# Listed records
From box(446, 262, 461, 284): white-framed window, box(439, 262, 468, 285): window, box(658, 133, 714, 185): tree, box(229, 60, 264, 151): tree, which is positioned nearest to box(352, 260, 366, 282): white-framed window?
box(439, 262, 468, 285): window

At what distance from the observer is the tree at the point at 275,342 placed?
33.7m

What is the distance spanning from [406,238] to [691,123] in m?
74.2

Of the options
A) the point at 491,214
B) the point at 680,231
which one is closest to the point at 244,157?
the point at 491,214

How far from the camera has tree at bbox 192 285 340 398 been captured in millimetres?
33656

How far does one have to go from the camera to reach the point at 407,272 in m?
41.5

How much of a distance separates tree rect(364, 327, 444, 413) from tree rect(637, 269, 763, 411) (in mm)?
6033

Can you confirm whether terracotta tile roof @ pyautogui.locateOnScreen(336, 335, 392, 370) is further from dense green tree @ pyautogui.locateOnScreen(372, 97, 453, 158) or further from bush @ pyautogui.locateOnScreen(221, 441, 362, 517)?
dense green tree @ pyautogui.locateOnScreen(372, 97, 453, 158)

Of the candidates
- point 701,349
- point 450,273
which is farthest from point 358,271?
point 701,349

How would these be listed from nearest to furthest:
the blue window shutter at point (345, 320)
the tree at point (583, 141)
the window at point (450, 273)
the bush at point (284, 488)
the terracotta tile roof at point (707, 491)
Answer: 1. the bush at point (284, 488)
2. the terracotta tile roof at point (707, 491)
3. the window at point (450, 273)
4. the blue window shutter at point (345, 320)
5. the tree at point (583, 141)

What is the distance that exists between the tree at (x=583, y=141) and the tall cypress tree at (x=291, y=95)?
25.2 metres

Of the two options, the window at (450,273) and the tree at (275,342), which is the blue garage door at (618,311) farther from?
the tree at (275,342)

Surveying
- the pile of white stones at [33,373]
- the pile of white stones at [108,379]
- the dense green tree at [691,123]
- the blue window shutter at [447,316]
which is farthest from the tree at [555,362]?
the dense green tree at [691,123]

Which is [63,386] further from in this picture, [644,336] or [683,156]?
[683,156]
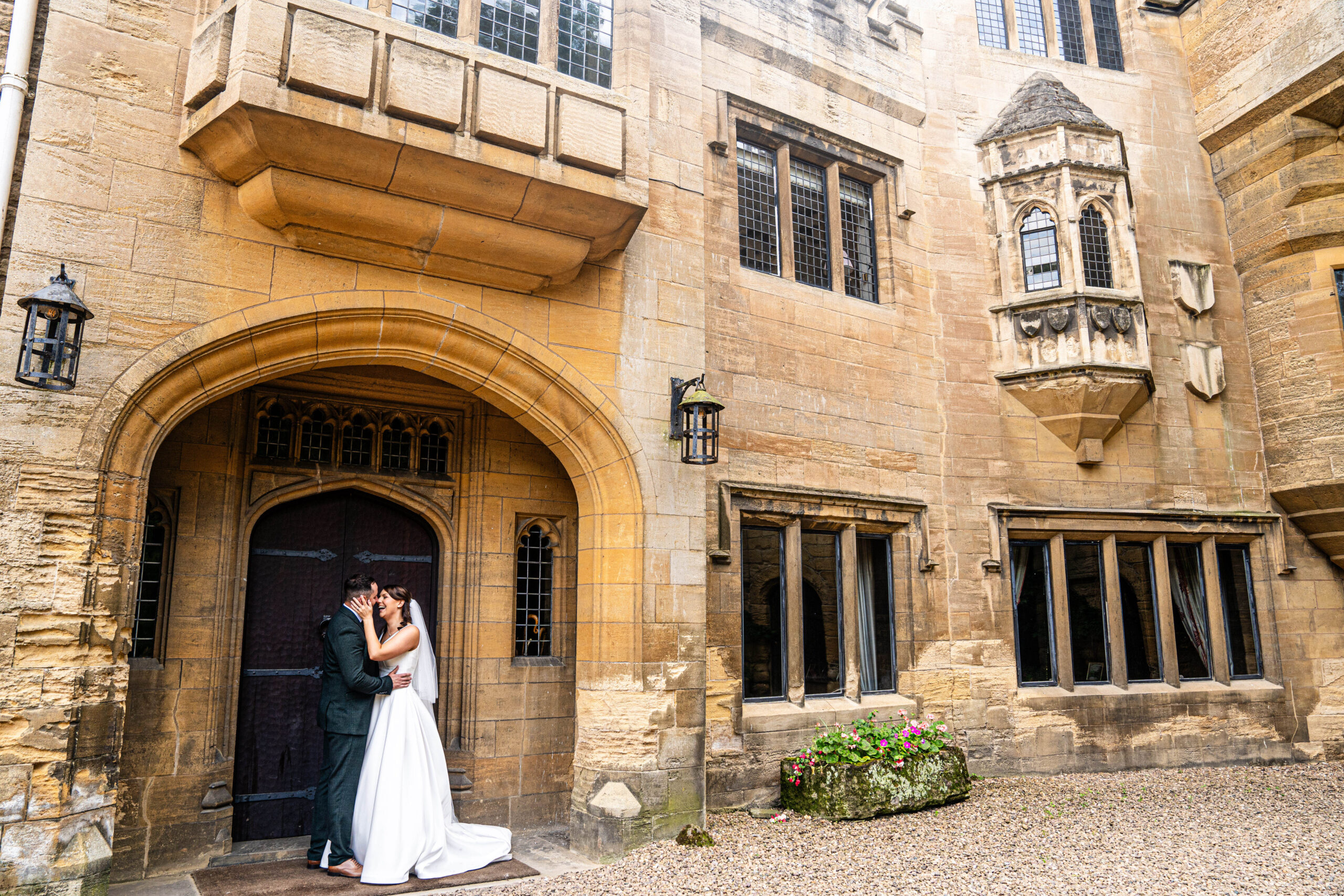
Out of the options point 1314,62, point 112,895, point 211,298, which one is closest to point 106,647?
point 112,895

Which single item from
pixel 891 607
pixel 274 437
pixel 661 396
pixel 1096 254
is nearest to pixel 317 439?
pixel 274 437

# Exercise
Can you repeat every item above word for word, leaving out the pictures?

# Correct response
From box(446, 262, 461, 284): white-framed window, box(439, 262, 468, 285): window, box(658, 133, 714, 185): tree, box(229, 60, 264, 151): tree, which is positioned nearest to box(352, 260, 366, 282): white-framed window?
box(439, 262, 468, 285): window

At what distance from the observer is the tree at the point at 275,342 placed?
33.7m

What is the distance spanning from [406,238] to [691,123] in m?
74.2

Of the options
A) the point at 491,214
B) the point at 680,231
which one is closest to the point at 244,157?
the point at 491,214

How far from the camera has tree at bbox 192 285 340 398 been captured in millimetres?
33656

How far does one have to go from the camera to reach the point at 407,272 in m?
41.5

How much of a distance separates tree rect(364, 327, 444, 413) from tree rect(637, 269, 763, 411) (in mm)?
6033

Can you confirm whether terracotta tile roof @ pyautogui.locateOnScreen(336, 335, 392, 370) is further from dense green tree @ pyautogui.locateOnScreen(372, 97, 453, 158) or further from bush @ pyautogui.locateOnScreen(221, 441, 362, 517)?
dense green tree @ pyautogui.locateOnScreen(372, 97, 453, 158)

Of the candidates
- point 701,349
- point 450,273
which is farthest from point 358,271?
point 701,349

How would these be listed from nearest to furthest:
the blue window shutter at point (345, 320)
the tree at point (583, 141)
the window at point (450, 273)
the bush at point (284, 488)
the terracotta tile roof at point (707, 491)
Answer: 1. the bush at point (284, 488)
2. the terracotta tile roof at point (707, 491)
3. the window at point (450, 273)
4. the blue window shutter at point (345, 320)
5. the tree at point (583, 141)

What is the distance that exists between the tree at (x=583, y=141) and the tall cypress tree at (x=291, y=95)?
25.2 metres

Of the two options, the window at (450,273) and the tree at (275,342), which is the blue garage door at (618,311) farther from?
the tree at (275,342)

Surveying
- the pile of white stones at [33,373]
- the pile of white stones at [108,379]
- the dense green tree at [691,123]
- the blue window shutter at [447,316]
which is farthest from the tree at [555,362]?
the dense green tree at [691,123]

Which is [63,386] further from in this picture, [644,336] or [683,156]?
[683,156]
Out of the options point 1314,62, point 112,895, point 211,298, which one is closest to point 106,647?
point 112,895

Which single item from
pixel 891 607
pixel 274 437
pixel 661 396
pixel 1096 254
is nearest to pixel 317 439?
pixel 274 437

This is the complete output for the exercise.